After removing the Country column, we can see that the country information is now in the Retailer column, which is not according to the country name. Let’s change the column named Retailer to Country.

To rename column name  from your dataset, you can follow these steps

  1. select Rename Column transformation rule

2. Select the column you want to rename i,e Retailer.

3. Provide the new name for the column i,e Country.

4. Click on RUN, and you will see the data with the changed name from Retailer to Country, as shown below.

Save this data after adding transformation rules

To save the transformed data, follow these steps:

  1. Add all the desired transformation rules to the data as per your requirements.

2.At the top of the page, on the Japio Dataset Builder interface located at “https://builder.japio.com/public/datasetbuilder-view /” followed by the connector ID, you will find a field where you can enter a title for the dataset. Enter a title in this field to save the dataset with the specified title.

  1. Optionally, you can add a description for the dataset in the provided field (this step is optional but can be helpful for documentation purposes).
  2. Finally, click on the “Save” button to save the transformed data with the specified title and description.

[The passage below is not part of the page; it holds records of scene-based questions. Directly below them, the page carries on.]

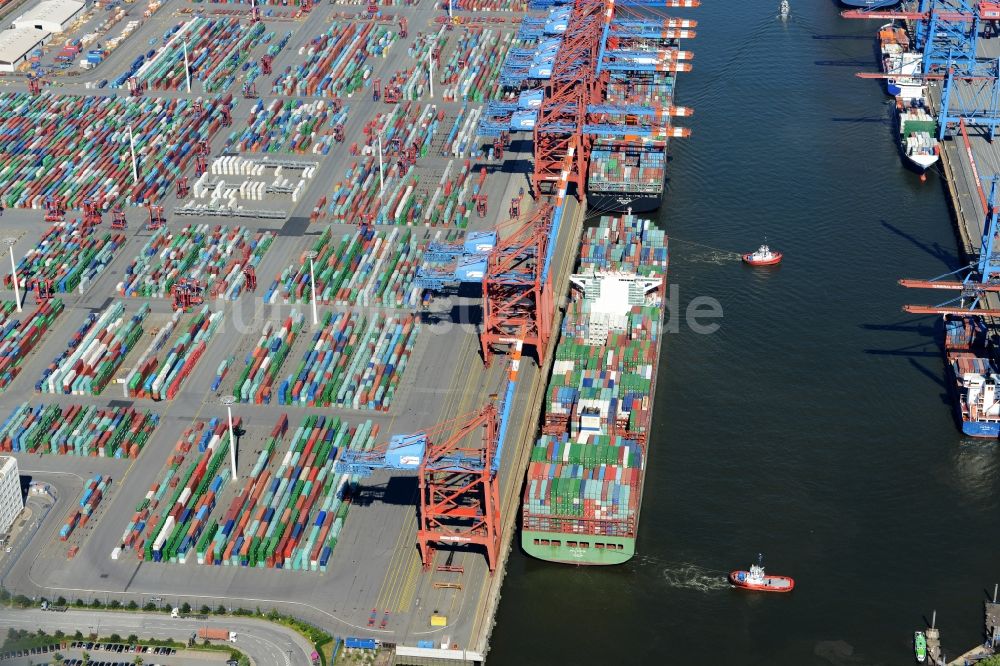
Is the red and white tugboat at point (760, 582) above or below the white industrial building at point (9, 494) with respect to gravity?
above

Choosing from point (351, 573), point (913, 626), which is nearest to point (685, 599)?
point (913, 626)

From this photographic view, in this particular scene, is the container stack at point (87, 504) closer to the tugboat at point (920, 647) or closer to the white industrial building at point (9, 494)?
the white industrial building at point (9, 494)

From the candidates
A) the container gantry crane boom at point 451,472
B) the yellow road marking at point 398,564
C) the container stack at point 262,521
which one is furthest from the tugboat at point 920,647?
the container stack at point 262,521

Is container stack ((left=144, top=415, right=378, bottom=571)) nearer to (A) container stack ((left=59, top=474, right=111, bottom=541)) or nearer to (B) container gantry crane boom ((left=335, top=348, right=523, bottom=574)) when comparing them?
(B) container gantry crane boom ((left=335, top=348, right=523, bottom=574))

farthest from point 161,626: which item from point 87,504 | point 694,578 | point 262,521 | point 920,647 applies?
point 920,647

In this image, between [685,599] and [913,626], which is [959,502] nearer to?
[913,626]
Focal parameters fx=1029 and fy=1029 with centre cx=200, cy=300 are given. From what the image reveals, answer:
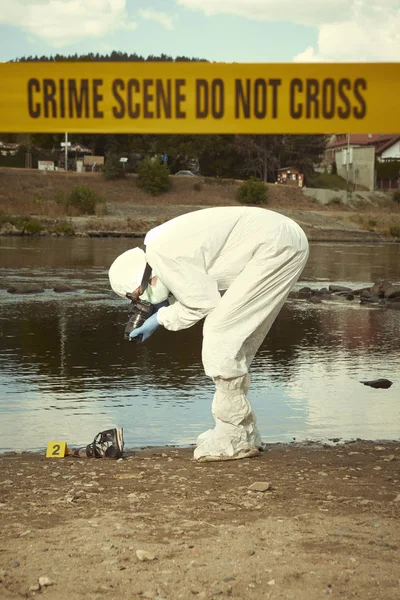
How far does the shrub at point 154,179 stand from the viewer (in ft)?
274

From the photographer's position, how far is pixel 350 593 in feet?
14.6

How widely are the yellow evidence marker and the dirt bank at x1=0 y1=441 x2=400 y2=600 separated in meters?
0.17

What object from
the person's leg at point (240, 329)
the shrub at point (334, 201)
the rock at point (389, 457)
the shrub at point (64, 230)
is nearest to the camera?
the person's leg at point (240, 329)

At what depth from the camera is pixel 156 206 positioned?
249ft

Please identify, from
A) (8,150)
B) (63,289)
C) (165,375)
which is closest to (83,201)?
(8,150)

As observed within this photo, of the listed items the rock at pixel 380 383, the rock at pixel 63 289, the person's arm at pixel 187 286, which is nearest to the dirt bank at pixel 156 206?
the rock at pixel 63 289

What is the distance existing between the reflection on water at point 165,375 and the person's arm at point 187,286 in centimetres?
204

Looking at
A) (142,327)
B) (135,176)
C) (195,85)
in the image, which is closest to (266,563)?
(142,327)

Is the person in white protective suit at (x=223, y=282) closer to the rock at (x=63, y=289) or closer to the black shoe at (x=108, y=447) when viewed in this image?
the black shoe at (x=108, y=447)

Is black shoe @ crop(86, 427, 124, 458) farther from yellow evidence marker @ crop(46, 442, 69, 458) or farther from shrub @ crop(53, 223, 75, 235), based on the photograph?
shrub @ crop(53, 223, 75, 235)

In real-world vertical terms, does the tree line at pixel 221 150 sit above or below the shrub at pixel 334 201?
above

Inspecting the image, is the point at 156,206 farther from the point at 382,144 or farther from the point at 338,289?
the point at 338,289

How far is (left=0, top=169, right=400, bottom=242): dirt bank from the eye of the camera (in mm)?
63344

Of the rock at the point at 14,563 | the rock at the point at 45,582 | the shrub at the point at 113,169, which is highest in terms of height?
the shrub at the point at 113,169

By following these steps, you will be able to save the transformed data in Japio with a title and an optional description for future reference and usage.

Here i have taken sales transformed data as dataset title

To proceed after saving data instantly

After clicking on save, a dialog box will appear within 30-60 seconds.

Click on “Proceed” to navigate to the desired page. If you want to continue transforming your data on the Dataset Builder page, click on “Proceed” for “I want to transform data on the Dataset Builder page” Alternatively, if you want to visualize your data by adding a metric, click on “Proceed” for “I want to add a metric with this dataset”

Download the transformed data for further usages

After you analyzed the data and transformed it, you can now use it wherever you need. For example, you may need this to train a model, use a BI tool like PowerBI or use in Data warehouse. 

To download your transformed data follow the following steps 

  1. Log in to Japio if you haven’t already done so.
  2. Go to the Data Manager section, which is typically located in the sidebar or menu.
  3. Click on “My Datasets” to access your saved datasets. Here, you will see a list of your datasets with the titles you provided when saving the data.
  4. After locating your desired dataset in Japio’s Data Manager > My Datasets section, you should be able to see a download icon. By clicking on this icon you will be able to download the dataset in either JSON format or CSV format, depending on your selection.

 

Conclusion

As we see above how Japio can help Data Scientists, Marketers and others to analyze their data without coding.